>> BEGIN Provided records

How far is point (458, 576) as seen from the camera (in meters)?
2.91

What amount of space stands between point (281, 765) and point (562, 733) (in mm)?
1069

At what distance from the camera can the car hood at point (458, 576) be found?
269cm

>> END Provided records

• [Task brief]
Please recast all the records as a two-column CSV with columns named input and output, one row per record holding its text and its answer. Put each value in one quoted field, with any line breaks turned into spaces.

• [Response to the task]
input,output
"How far is point (458, 576) as seen from the camera (in meters)?","2.91"
"What amount of space stands between point (281, 765) and point (562, 733) (in mm)?","1069"
"At what distance from the camera can the car hood at point (458, 576) be found?","269cm"